第 2 章 一般ユーザ向け コンピュータのセキュリティ対策
2.2 Windows XP の設定方法
2.2.4. アカウントのセキュリティ設定
1) Guestアカウントの無効化
「Guest」アカウントは、有効になっていると誰でもそのコンピュータを利用することができるため、
デフォルトでは無効化されています。
念のため下記の手順で確認してください。
1.「スタート」メニューから「コントロールパネル」を選択します。
2.「ユーザアカウント」をクリックします。
3.図のように「Guest」ユーザのところが「Guestアカウントはオフです」とあれば、 無効になってい
ます。画面を閉じて作業を終了してください。
画面04:「Guestアカウントはオフです」を確認
4.「Guestアカウントはオンです」と表示されている場合、「Guest」を選択します。
5.図のように「Guestアカウントの何を変更しますか?」と表示されますので、「Guestアカウントをオ
フにする」を選択します。
画面05:「Guestアカウントをオフにする」を選択
2) アカウント名の変更
Windows XPをインストールすると、「Administrator」(Windows XP Homeでは「Owner」)や「Guest」
というユーザ名のアカウントなどが、自動的に登録されます。
攻撃者が「Administrator」という名のユーザカウントを使用した不正アクセスを試みた場合、コン ピュータを守っているのはパスワードのみになってしまいます。
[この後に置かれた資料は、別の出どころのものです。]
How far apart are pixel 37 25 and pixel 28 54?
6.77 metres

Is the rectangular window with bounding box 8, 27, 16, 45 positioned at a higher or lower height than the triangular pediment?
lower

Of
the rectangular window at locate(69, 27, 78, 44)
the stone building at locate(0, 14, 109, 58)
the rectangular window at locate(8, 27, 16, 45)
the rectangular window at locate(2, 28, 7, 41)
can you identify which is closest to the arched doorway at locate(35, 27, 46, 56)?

そこで、まずWindows XPにおいて既知のアカウントである 「Administrator」と「Guest」のアカ ウント名を変更することをお勧めします。とくに「Administrator」のアカウント名を、管理者権限と 関連のない名前に変更することは、不正アクセス対策として有効です。
以下は、「Administrator」のアカウント名を変更する場合の手順です。
1.「スタート」メニューから「コントロールパネル」を選択します。
2.「パフォーマンスとメンテナンス」をクリックします。
3.「管理ツール」をクリックします。
4.一覧から「ローカルセキュリティポリシー」をクリックします。
5.「ローカルポリシー」の「セキュリティオプション」を選択し、一覧の中から「アカウント:
Administrator アカウント名の変更」を選択します。
画面06:「アカウント: Administrator アカウント名の変更」を選択
6.Administrator の変更後のアカウント名を入力して、「OK」ボタンを選択します。
画面07:「Administrator」を別のアカウント名に変更
以上で、アカウント名の変更は終わりです。「Guest」についても 「アカウント:Guestアカウント名 の変更」という項目がありますので、同様に変更を行ってください。
「Administrator」のアカウント名を変更するとき、 管理者であることが推測されにくいアカウント 名に変更するよう注意してください。
「root」「admin」やマシン名、ドメイン名などをアカウント名にすると、それを推測されやすく大変 危険です。
3) 新規ユーザの追加
常に管理者権限で作業を行っていると、トロイの木馬やウイルスなどの不正なプログラム実行したと き、その被害がシステム全体におよぶ危険性があります。
通常は「制限付きアカウント」でコンピュータを利用し、 必要な場合だけ管理者権限でプログラム を実行することをお勧めします。
制限付きアカウントの追加方法は以下の通りです。
1.「スタート」メニューから、「コントロールパネル」を選択します。
2.「ユーザアカウント」を選択します。
3.「新しいアカウントを作成する」を選択します。
画面08:「新しいアカウントを作成する」を選択
4.新しく作成するアカウントの名前を入力し、「次へ」を選択します。
画面09:名前を入力
5.アカウントの種類は「制限」を選択し、「アカウントの作成」を選択します。
画面10:「制限」を選択
6.パスワードを設定します。作成したユーザを選択します。
7.「パスワードを作成する」を選択します。
画面11:「パスワードを作成する」を選択
8.パスワードを入力します。「パスワードのヒント」は指定しなくてもかまいません。
画面12:パスワードを入力
以上で、ユーザの登録が完了しました。
4) 必要なときだけ管理者権限を使用する
通常は、「制限付きユーザ」のユーザでコンピュータを利用しますが、セキュリティの設定には管理 者権限が必要になります。
制限付きユーザのアカウントでログインしたあと、コントロールパネルの「システム」を管理者権限 で実行する手順を解説します。
1.「スタート」メニューから「コントロールパネル」を選択します。
2.「パフォーマンスとメンテナンス」を選択します。
3.「Shift」キーを押しながら、「システム」をマウスの右ボタンで選択します。
4.メニューから「別のユーザとして実行」を選択します。
5.「次のユーザ」を選択し、管理者権限のあるユーザ名とパスワードを入力して、「OK」を選択します。
画面13:「次のユーザ」を選択し、管理者権限のあるユーザ名とパスワードを入力
以上で、「システム」が管理者として実行されます。他のプログラムの場合も、同様の手順で実行し ます。